Stories

QUENTIN TARANTINO, SUTRADARA YANG SUKA UTAK-ATIK SEJARAH LEWAT FILM

Utak-atik sejarah lewat film kayaknya udah jadi salah satu ciri khas Quentin Tarantino. Tapi hal itu sebenernya etis gak’ sih?

title

FROYONION.COM - Kalau kalian gemar nonton film Hollywood, pasti udah gak asing dengan sutradara yang namanya Quentin Tarantino. Untuk yang belum pernah denger namanya, bisa coba langsung googling orangnya plus karya-karyanya. Sutradara kelahiran Knoxville, Tennessee, ini merupakan salah satu tokoh senior di industri perfilman Amerika Serikat. 

Sebagai penikmat film-film Hollywood, gue lumayan ngikutin karya-karyanya Quentin Tarantino. Bisa dibilang, gue udah suka sama Tarantino sejak pertama kali nonton film doi yang judulnya Pulp Fiction. Film itu dirilis tahun 1994 dan dibintangin aktor-aktor besar kayak Bruce Willis, John Travolta, sama Samuel L. Jackson. 

Setelah nontonin karya-karyanya Tarantino, gue tersadar satu hal; ternyata sutradara yang sekarang berumur 59 tahun itu punya kebiasaan “ngebelokin” atau ngubah sejarah di beberapa filmnya. Buat ulasan di tulisan ini, gue ambil tiga filmnya yang judulnya Inglorious Basterds (2009), Django Unchained (2012), dan Once Upon a Time in Hollywood (2019).

1. INGLOURIOUS BASTERDS

Film ini ngambil latar Perang Dunia II. Inti ceritanya adalah tentang upaya ngebunuh pemimpin Nazi Jerman, Adolf Hitler.
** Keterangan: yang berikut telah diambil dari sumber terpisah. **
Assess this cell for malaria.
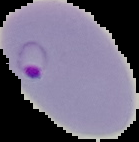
Dalem film ini, Tarantino bikin skenario tentang dua pihak yang berencana ngebunuh Hitler. Pihak pertama adalah perempuan bernama Shosanna Dreyfus (diperanin Malenie Laurent). Sementara pihak kedua adalah tim tentara Amerika yang dipimpin Letnan Aldo Raine (diperanin Brad Pitt). 

Di Inglorious Basterds, Hitler diceritain bakal dibunuh saat datang ke acara pemutaran film propaganda Nazi di sebuah bioskop di Prancis. Pemilik bioskop tersebut ternyata adalah Shossana, wanita keturunan Yahudi yang punya dendam sama Nazi dan ingin ngebunuh Hitler. Karena punya misi sama, meski gak kenal dengan Shosanna, timnya Letnan Aldo Raine juga datang ke bioskop itu. Mereka nyamar sebagai orang Italia yang berkecimpung di industri perfilman. 

Singkat cerita, Shosanna, karena keluarganya dibunuh oleh Nazi, mutusin buat ngebakar gedung bioskopnya. Harapannya biar Hitler ikut mati dalam kebakaran. Sesaat sebelum Shosanna ngebakar bioskopnya, dua anak buahnya Letnan Aldo Raine berhasil nyusup ke balkon di ruang pemutaran film, tempat Hitler duduk dan nonton. 

Di momen itu dua anak buah Letnan Aldo Raine langsung lepasin berondongan tembakan ke arah Hitler. Pemimpin Nazi itu pun tewas mengenaskan dengan puluhan peluru bersarang ke badan dan kepalanya. Di saat bersamaan dengan Hitler tewas, bioskop mulai dilahap kobaran api. 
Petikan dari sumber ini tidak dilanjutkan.